Geocaching is a hobby where people seek small treasures that other geocachers have hidden. This is done with the help of GPS satellite receiver. One has to go online, check the geocaching Internet page, choose a cache to seek and get the coordinates of that cache. These coordinates are then entered into the GPS device, which leads the way. It tells the seeker in which direction and how far to go, even if the cache is on the other side of the world. Easy, isn’t it?
These caches can be found almost all around the world: there are almost 320,000 caches in 222 countries. Iceland has had its share too. Somewhere under the rocks, in the holes in the ground and in other perfect hiding places there are 62 caches waiting to be found. And where exactly? Well, everyone who is interested has to go out and look themselves.
Logbooks, Trading and Challenges
Although geocaching is about finding the caches, the caches themselves are not that important. For some geocachers the main thing is the thrill of the hunt and for some the place where the cache is. The caches are often hidden in such places that by finding them the geocacher also sees something remarkable: a natural monument, nice scenery, a culturally important place or a building, to mention a few. Many of the caches are in the nature, but they can be found in urban areas as well. Big city centres like New York or London have a dense geocache population. It’s nothing unusual to see someone staring at the screen of a handheld GPS around Tower Bridge or Brooklyn Bridge – there might be serious geocache hunting going on. And even in the Reykjavík city area there are 20 caches.
The caches are usually small waterproof containers with small items and a logbook inside. The idea is to mark the visit into the logbook and trade items: if you take something, you must put something in as a replacement. These small items are usually pens, batteries, little toys and so on. But not all the caches are these traditional ones: the geocacher might have to solve mysteries or seek many other caches before getting to the final one. The mysteries are usually something to do with words and counting with many variations. In order to get the final coordinates of the cache the seeker might have to count stairs, the handprints in one specific sculpture or answer a question about history. A many-sided hobby indeed.
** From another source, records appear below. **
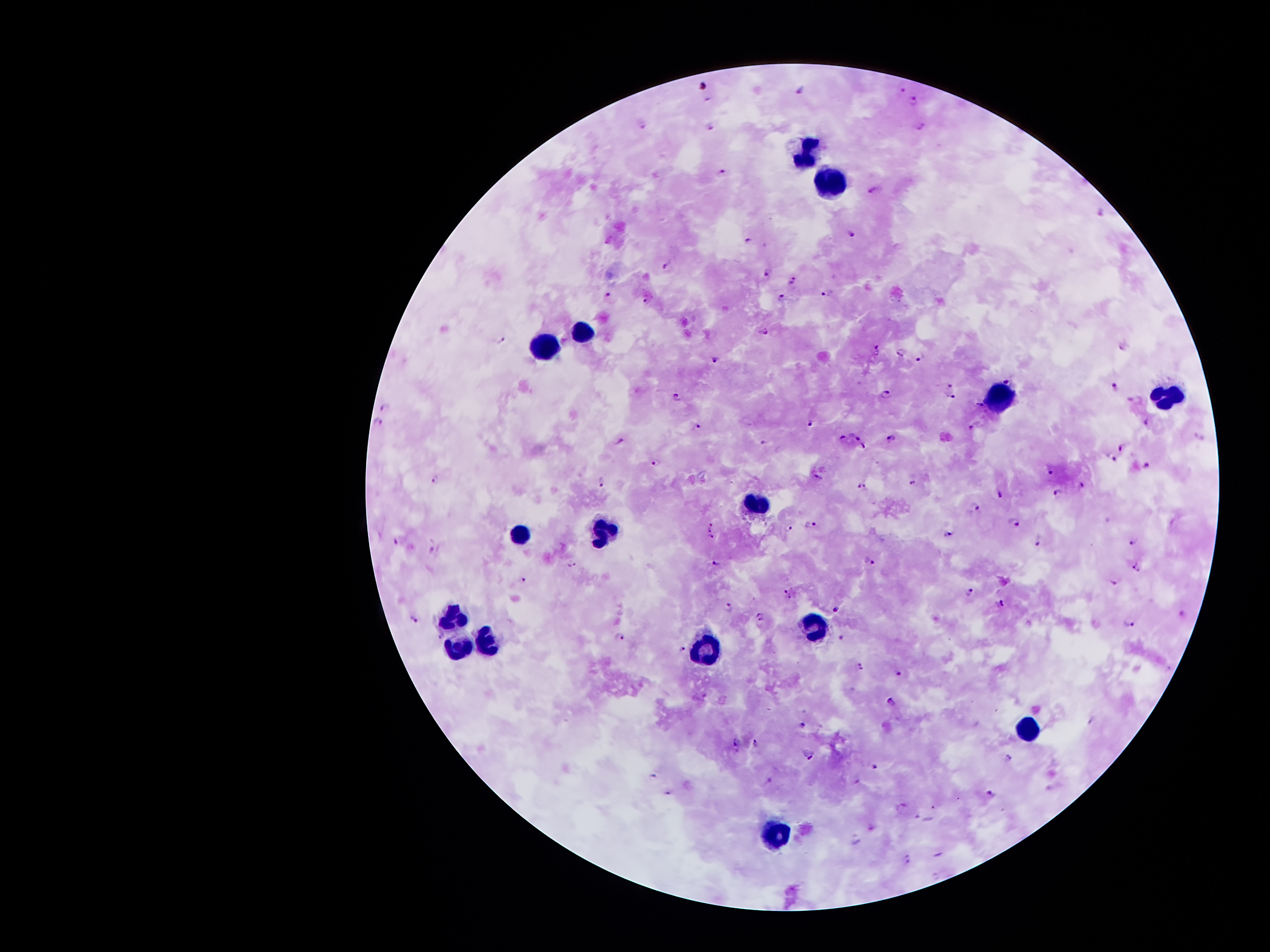
Approximate centers as (x, y) in pixels.
Summary:
  - Plasmodium parasite locations: (703, 83), (900, 88), (802, 90), (915, 101), (710, 125), (920, 129), (724, 171), (876, 188), (853, 234), (746, 240), (667, 266), (768, 274), (793, 279), (828, 294), (609, 295), (782, 297), (647, 300), (763, 333), (502, 340), (877, 347), (902, 351), (920, 356), (715, 358), (1007, 379), (950, 384), (1115, 385), (886, 393), (678, 397), (950, 397), (1135, 399), (979, 405), (383, 408), (1145, 420), (811, 423), (376, 424), (696, 424), (971, 427), (855, 433), (842, 438), (892, 439), (620, 440), (764, 442), (1122, 444), (864, 446), (1113, 456), (655, 461), (1146, 465), (1052, 469), (818, 475), (436, 479), (604, 482), (911, 482), (1082, 484), (862, 485), (1057, 490), (999, 494), (975, 506), (1013, 522), (713, 523), (810, 523), (789, 527), (711, 529), (949, 533), (710, 537), (1039, 540), (398, 541), (1133, 541), (432, 550), (716, 563), (867, 563), (572, 565), (1136, 568), (524, 579), (1115, 581), (969, 591), (789, 592), (1002, 603), (729, 605), (836, 609), (759, 617), (414, 618), (1130, 624), (843, 635), (619, 637), (682, 650), (861, 665), (899, 672), (891, 703), (801, 724), (738, 739), (755, 742), (808, 754), (1010, 758), (874, 765), (654, 776), (767, 781), (858, 781), (668, 792), (989, 792), (903, 804), (908, 860)
  - Leukocyte locations: (803, 149), (826, 182), (581, 332), (543, 342), (996, 393), (1174, 395), (755, 503), (606, 530), (523, 535), (456, 619), (813, 626), (491, 645), (463, 646), (706, 652), (1023, 729), (772, 835)
  - Preparation: thick blood smear
  - Stain: Giemsa
  - Capture: smartphone camera through the microscope eyepiece
  - Image size: 1270×952 pixels
  - Magnification: 100x
  - Patient malaria status: infected with Plasmodium falciparum
  - Field of view: one from this slide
What do people get out of geocaching? Why do they do it? Most geocachers I know say that the moment of finding the cache is the best one can have. The challenges – both mental and physical – of geocache hunting are important for many. The only thing needed to start geocaching is the ability to use Internet and a GPS receiver, anyone willing to, can do it.
Icelandic Hiding Places
Iceland is a unique country in geocaching as well. It povides the opportunity to hide caches in easy locations or in the most difficult places in Northern Europe. The country has beautiful nature and many interesting and unique sights to visit. City caches can be found around the globe but Vatnajökull glacier, Askja caldera, Dimmuborgir or active volcanic areas are Iceland’s own specialities. Some of them already have caches waiting to be found. A thing to keep in mind while hiding a cache is that the land owner has to approve. Also, the cache should not be placed in a way that the people looking for it damage the nature around it. With all this in mind, happy geocaching in Iceland.
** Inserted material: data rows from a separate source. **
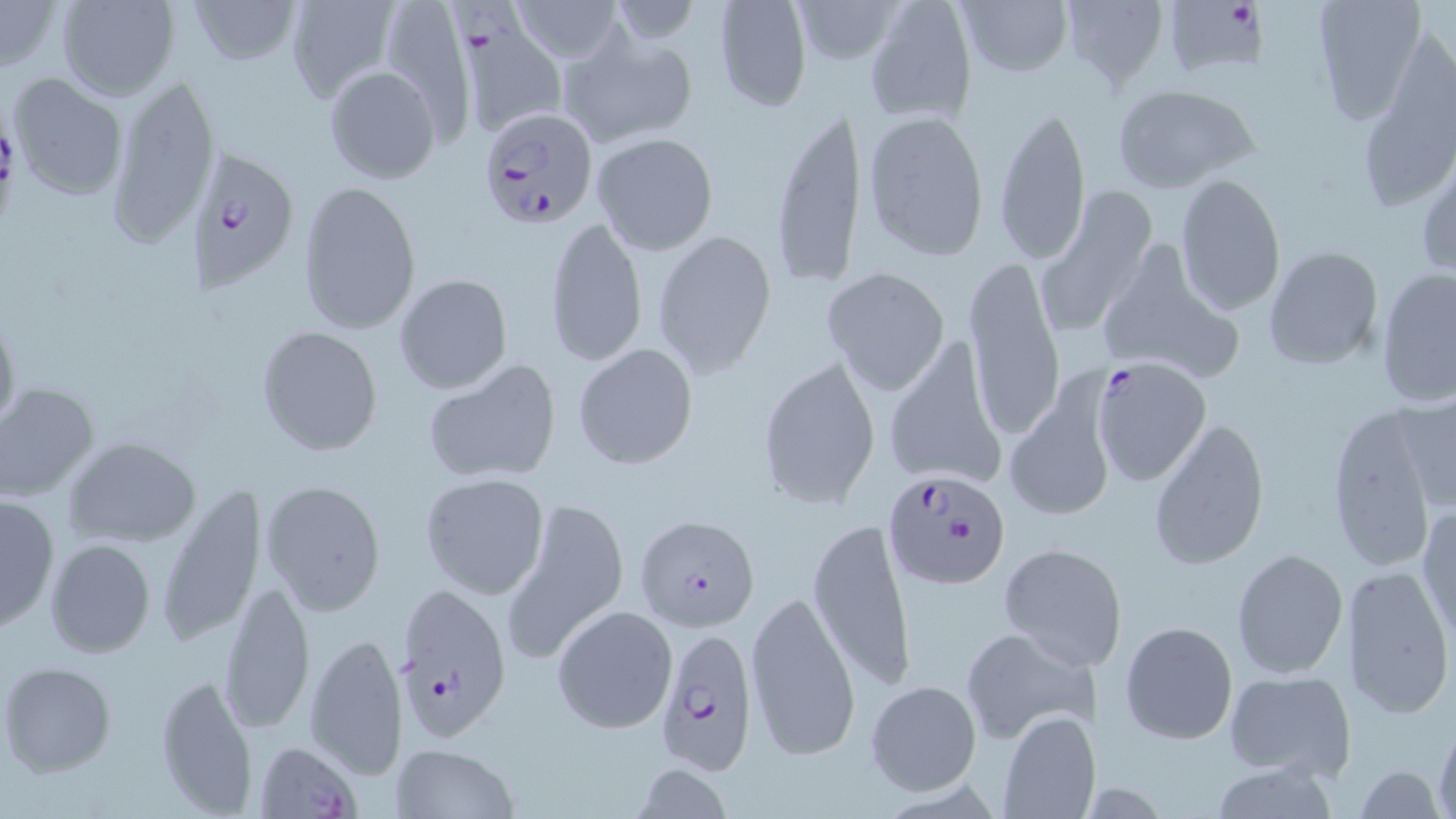

slide_level_diagnosis: Plasmodium falciparum
magnification: 1000x
uninfected_red_blood_cell_locations: 'approximate bounding boxes as (x1,y1)-(x2,y2) corner pairs in pixels: (0,0)-(60,73), (58,0)-(181,102), (184,0)-(304,69), (792,0)-(903,67), (864,0)-(978,125), (954,0)-(1075,79), (1055,0)-(1172,92), (1310,0)-(1428,121), (285,1)-(399,103), (514,1)-(621,62), (712,1)-(813,112), (557,25)-(697,147), (324,63)-(443,184), (6,73)-(128,202), (105,73)-(222,247), (1113,84)-(1258,192), (994,101)-(1091,269), (770,105)-(865,291), (863,108)-(990,262), (591,132)-(719,256), (1417,157)-(1455,279), (1173,173)-(1287,317), (298,180)-(421,335), (1039,183)-(1159,331), (543,214)-(646,370), (652,228)-(777,375), (1095,242)-(1242,381), (1264,245)-(1384,370), (961,255)-(1065,436), (1375,266)-(1455,409), (823,267)-(951,396), (393,273)-(513,394), (0,305)-(20,439), (257,325)-(384,455), (572,345)-(699,469), (881,346)-(1007,490), (756,354)-(881,509), (423,357)-(563,486), (0,382)-(100,502), (1005,382)-(1117,522), (1392,390)-(1456,514), (1325,401)-(1440,573), (1148,417)-(1270,569), (64,436)-(202,548), (419,472)-(550,599), (261,479)-(387,617), (154,483)-(267,647), (502,490)-(632,665), (0,493)-(60,634), (1417,504)-(1455,640), (808,515)-(917,692), (44,538)-(155,658), (998,541)-(1125,669), (1231,547)-(1349,679), (1343,564)-(1454,718), (218,578)-(314,737), (742,585)-(862,764), (552,605)-(678,734), (1118,619)-(1238,746), (958,624)-(1093,745), (303,631)-(408,779), (1,661)-(119,777), (1224,670)-(1355,782), (154,671)-(258,816), (864,679)-(981,795), (997,710)-(1098,819), (1431,720)-(1456,816), (389,744)-(521,819), (1206,762)-(1344,818), (1355,763)-(1445,819)'
stain: May-Grünwald-Giemsa
modality: light microscopy
plasmodium_falciparum_infected_red_blood_cell_locations: 'approximate bounding boxes as (x1,y1)-(x2,y2) corner pairs in pixels: (443,0)-(568,137), (1162,0)-(1267,83), (477,106)-(597,230), (189,147)-(299,289), (1093,356)-(1211,491), (883,469)-(1010,590), (638,515)-(766,633), (392,583)-(512,742), (653,627)-(760,772), (251,737)-(363,819)'
field_of_view: one of a larger specimen
image_size: 1456×819 pixels
preparation: thin blood smear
The weather-beaten pile of rocks in front of me seems like a perfect place for a geocache. My GPS seems to agree because it is pointing in the same direction. The moment of truth! I walk around the pile with only the wind and the great big wilderness around me. A rock in the bottom of the pile seems to be loose. I move it gently and what do you know – there it is: my first Icelandic geocache.
The Satellites Above Us
GPS stands for Global Positioning System. It is a satellite navigation system created by the USA originally for military use. It consists of 24 satellites whose orbits are 20,200 kilometres above the Earth. With the signal of these satellites, a GPS receiver can determine location, speed and direction anywhere in the world. The signal is one-way; a GPS user cannot be traced unless the user wants to be. The accuracy of a normal handheld GPS receiver is usually 5 to 10 metres. The GPS system is free for everyone to use.
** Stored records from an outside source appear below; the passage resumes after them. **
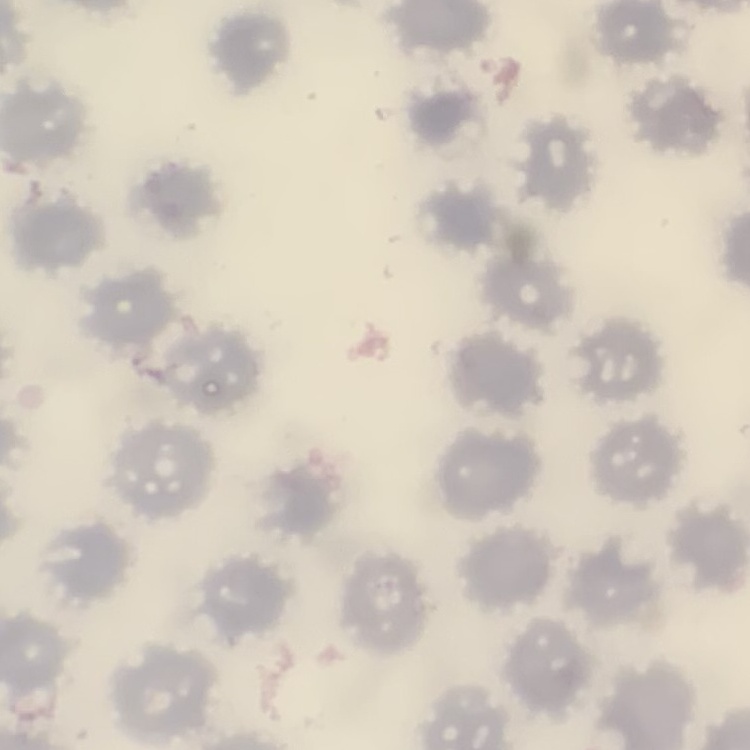

Summary:
  - Erythrocyte morphology: no rouleaux formation
  - Image type: one tile cut from a larger photomicrograph
  - Stain: Field's or Giemsa
  - Preparation: thin blood smear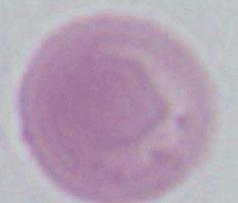

Photomicrograph. Captured at 1000x magnification. A red blood cell is shown.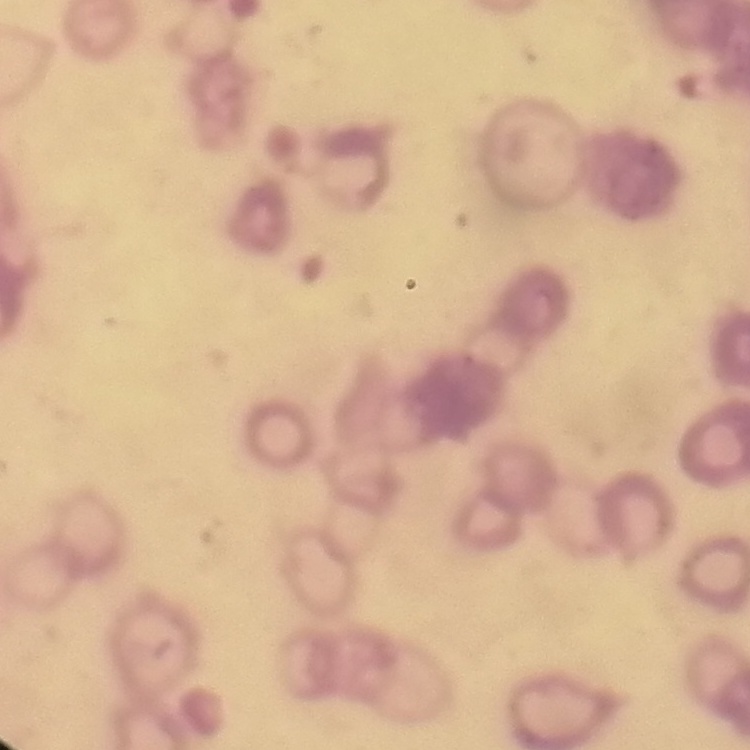

erythrocyte morphology = rouleaux formation
stain = Field's or Giemsa
preparation = thin peripheral smear
image type = square crop of a larger photomicrographAssess the morphology of the erythrocytes.
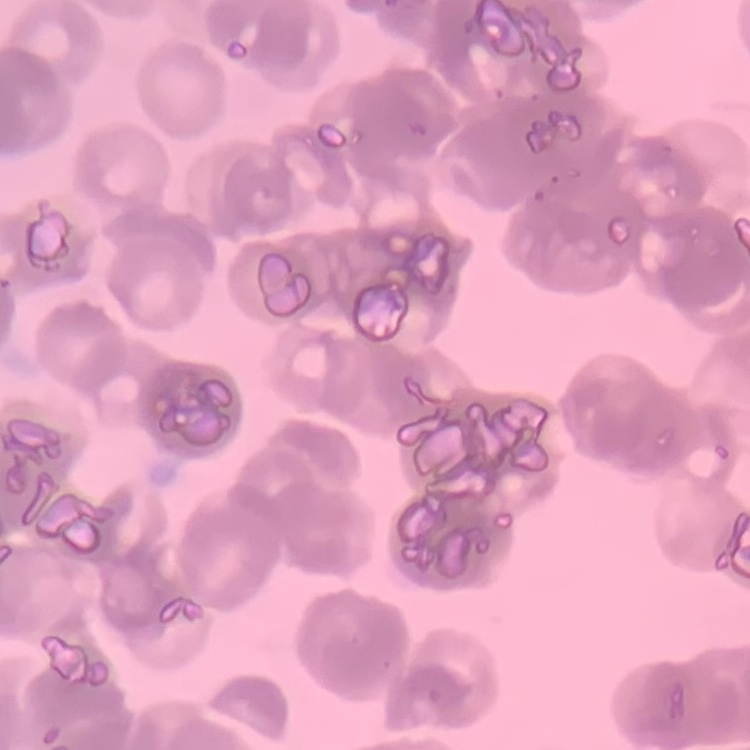

They show rouleaux formation.

Summary:
  - Image type: one tile cut from a larger photomicrograph
  - Preparation: thin peripheral smear
  - Stain: Field's or GiemsaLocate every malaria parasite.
Handheld GPS receivers usually cost around 30,000 – 60,000 ISK. Some of them can have a map shown on the display and there is an accurate topographical map of Iceland available for GPS receivers. °
The use of GPS is expanding all the time. First it was used in military operations and navigation at sea. Nowadays GPS can be found in cars, mobile phones and palm computers. The EU is building a satellite navigation system of its own called Galileo. It should be in use by 2010 and it’s said to be more accurate than GPS.